• TASK LIST:
a: In the survey article, where did pandemic risk rank in Aon's Global Risk Management Survey in 2019?
b: Translate this sentence from the survey article into Spanish: "In fact, at the time of Aon’s Global Risk Management Survey in 2019, pandemic risk ranked 60 out of 69 identified risks, the brokerage said."
c: Carry on the article about Aon's pandemic risk survey from its last sentence.

• READING PASSAGE:
More than four out of 10 (43%) global respondents did not believe their organization would be more dependent on risk financing or insurance, “even if insurance products are available that apply to pandemic risk impacts.”

Aon’s survey, which included responses from Canadian risk managers, found that risk managers generally were caught unaware when the global COVID-19 pandemic hit nearly one year ago.

iStock.com/D-Keine

Eighty-two per cent of respondents in the global survey said that, prior to COVID-19, a pandemic or other major health crisis was not a Top 10 risk on their organization’s risk register. In North America, fewer than one-third (31%) of respondents had a pandemic plan in place prior to COVID-19.

In fact, at the time of Aon’s Global Risk Management Survey in 2019, pandemic risk ranked 60 out of 69 identified risks, the brokerage said.

“Enterprise risk management strategies and management teams were therefore unable to rapidly respond to the threat of the pandemic and, when it hit, their risk infrastructure struggled to cope with the initial response,” Aon said in a press release Feb. 17 announcing the survey results. “COVID-19 has shown that it will be imperative for businesses to reprioritize risk and to innovate and explore new risk management strategies.”

When the global COVID-19 pandemic hit, North America was generally not prepared with pandemic plans in place. Before COVID, 52% of respondents in the Asia-Pacific (APAC) region had a pandemic plan in place, compared to just 31% in North America and less than 30% in both EMEA (Europe, the Middle East and Africa) and LATAM (Latin America).

Companies in the APAC region were supported by state-run, track-and-trace technology. They had also built more robust pandemic programs in response to similar threats already faced (such as SARS and swine flu), Aon reported.

Conducted in 2020 Q4, Aon’s web-based survey was completed by more than 500 participants representing organizations of various sizes in 41 countries. Responding risk managers, chief financial officers, treasurers and others provided feedback and insight on their insurance and risk management choices, interests and concerns.

Aon found that fluctuating COVID infection rates within regions influenced three main stages in which businesses now find themselves: 1) react and respond, 2) recovery, or 3) re-shape. For example, North America has the highest proportion of organizations in the recovery phase (59%), whereas 36% of APAC organizations are in the reshape phase, which is higher than the 29% benchmark.

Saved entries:
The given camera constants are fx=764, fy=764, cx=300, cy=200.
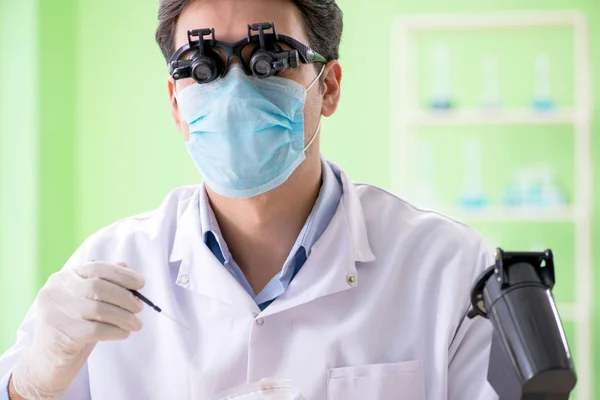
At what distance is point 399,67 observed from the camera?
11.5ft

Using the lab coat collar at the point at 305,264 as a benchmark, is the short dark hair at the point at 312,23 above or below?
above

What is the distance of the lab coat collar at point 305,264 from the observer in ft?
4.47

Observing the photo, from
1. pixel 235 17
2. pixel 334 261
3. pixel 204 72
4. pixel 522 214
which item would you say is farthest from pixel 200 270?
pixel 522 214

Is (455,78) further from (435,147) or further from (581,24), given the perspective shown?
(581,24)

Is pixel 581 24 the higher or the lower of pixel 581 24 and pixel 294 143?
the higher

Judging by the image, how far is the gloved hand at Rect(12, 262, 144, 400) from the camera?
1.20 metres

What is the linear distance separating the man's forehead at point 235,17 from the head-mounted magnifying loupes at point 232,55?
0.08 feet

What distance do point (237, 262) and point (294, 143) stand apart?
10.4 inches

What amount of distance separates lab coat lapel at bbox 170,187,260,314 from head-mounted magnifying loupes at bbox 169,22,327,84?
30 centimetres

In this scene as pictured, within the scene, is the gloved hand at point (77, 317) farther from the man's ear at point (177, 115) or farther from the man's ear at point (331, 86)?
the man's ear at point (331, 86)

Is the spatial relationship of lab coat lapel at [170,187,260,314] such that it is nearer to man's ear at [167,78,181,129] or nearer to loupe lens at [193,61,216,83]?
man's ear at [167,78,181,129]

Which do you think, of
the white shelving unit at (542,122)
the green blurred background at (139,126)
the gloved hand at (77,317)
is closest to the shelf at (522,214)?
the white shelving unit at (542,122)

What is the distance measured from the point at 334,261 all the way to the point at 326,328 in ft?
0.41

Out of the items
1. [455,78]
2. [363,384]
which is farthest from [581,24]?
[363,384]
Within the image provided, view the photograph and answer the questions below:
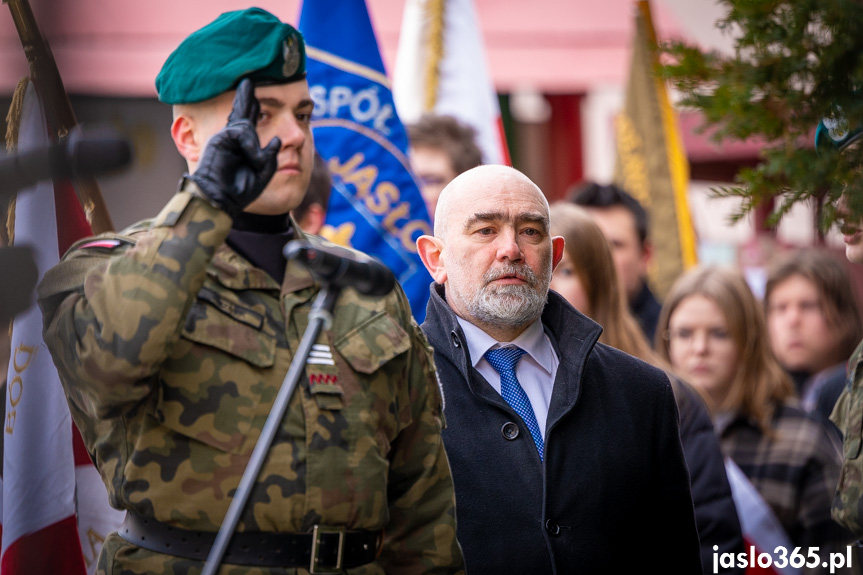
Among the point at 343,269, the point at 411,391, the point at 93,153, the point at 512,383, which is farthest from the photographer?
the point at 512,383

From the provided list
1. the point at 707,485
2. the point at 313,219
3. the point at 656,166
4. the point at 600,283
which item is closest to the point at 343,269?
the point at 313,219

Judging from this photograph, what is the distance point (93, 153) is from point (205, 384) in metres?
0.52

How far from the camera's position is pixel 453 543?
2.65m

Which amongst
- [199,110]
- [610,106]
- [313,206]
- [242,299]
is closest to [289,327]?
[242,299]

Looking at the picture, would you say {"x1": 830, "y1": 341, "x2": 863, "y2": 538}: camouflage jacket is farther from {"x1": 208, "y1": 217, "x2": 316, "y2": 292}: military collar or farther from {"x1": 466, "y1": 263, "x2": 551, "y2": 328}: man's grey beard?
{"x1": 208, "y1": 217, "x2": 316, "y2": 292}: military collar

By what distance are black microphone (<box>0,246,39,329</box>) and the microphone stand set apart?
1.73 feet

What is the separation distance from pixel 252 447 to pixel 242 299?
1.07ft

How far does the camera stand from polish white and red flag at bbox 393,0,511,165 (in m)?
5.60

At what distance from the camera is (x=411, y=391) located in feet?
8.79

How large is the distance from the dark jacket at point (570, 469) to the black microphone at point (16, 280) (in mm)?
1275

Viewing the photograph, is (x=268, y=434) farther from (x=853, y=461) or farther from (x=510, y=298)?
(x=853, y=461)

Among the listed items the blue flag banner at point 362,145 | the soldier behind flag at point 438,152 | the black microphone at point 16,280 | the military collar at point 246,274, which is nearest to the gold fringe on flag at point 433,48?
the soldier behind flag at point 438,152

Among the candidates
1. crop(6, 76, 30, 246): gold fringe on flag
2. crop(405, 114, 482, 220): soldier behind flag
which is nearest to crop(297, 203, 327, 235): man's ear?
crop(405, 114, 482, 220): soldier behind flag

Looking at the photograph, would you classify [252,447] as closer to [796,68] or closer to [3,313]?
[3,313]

==

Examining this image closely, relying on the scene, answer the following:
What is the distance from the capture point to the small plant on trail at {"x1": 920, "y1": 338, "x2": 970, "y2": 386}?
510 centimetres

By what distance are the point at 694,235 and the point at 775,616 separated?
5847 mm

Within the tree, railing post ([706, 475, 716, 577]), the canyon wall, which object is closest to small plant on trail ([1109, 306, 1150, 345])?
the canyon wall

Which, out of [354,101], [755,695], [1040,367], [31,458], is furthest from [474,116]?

• SOLVED PROBLEMS:
a: It ranked 60 out of 69 identified risks.

b: De hecho, en el momento de la Encuesta Global de Gestión de Riesgos de Aon en 2019, el riesgo de pandemia ocupaba el puesto 60 de 69 riesgos identificados, según indicó la correduría.

c:
“Despite these differences, one core theme emerged: More than half of companies report that they expect COVID-19 will continue to impact their business a year from now.”

Aon’s research suggests that moving forward, risk and business leaders must broaden their perspective to include evaluation of major shocks, not just anticipated losses. A more “cohesive and integrated approach” will be necessary to recover not only from the pandemic, but from future shocks, the brokerage said. Eighty percent of global survey respondents reported the pandemic has taught them to take an enterprise-wide approach to incident management, collaborating across functional units, including risk, HR, IT and finance.

Rory Moloney, CEO of global risk consulting with Aon, said the pandemic will no doubt permanently change the way companies operate. Businesses will be asking what risk management and resilience should look like going forward, he said. “Among the top priorities for companies seeking to re-shape their business are the new and accelerated use of technology, redeploying resources, workforce planning, and re-thinking the future of work,” he said. “This is only the beginning of a much more long-term evolution in risk management.”

Equally important is for the insurance industry to innovate in response to companies’ changing needs, increasing global volatility, and emerging risks, said Stephene Ashikwe, Aon’s senior vice president of global risk consulting. “Successful insurance solutions in the wake of the pandemic will be more agile, strategic, targeted and scalable.”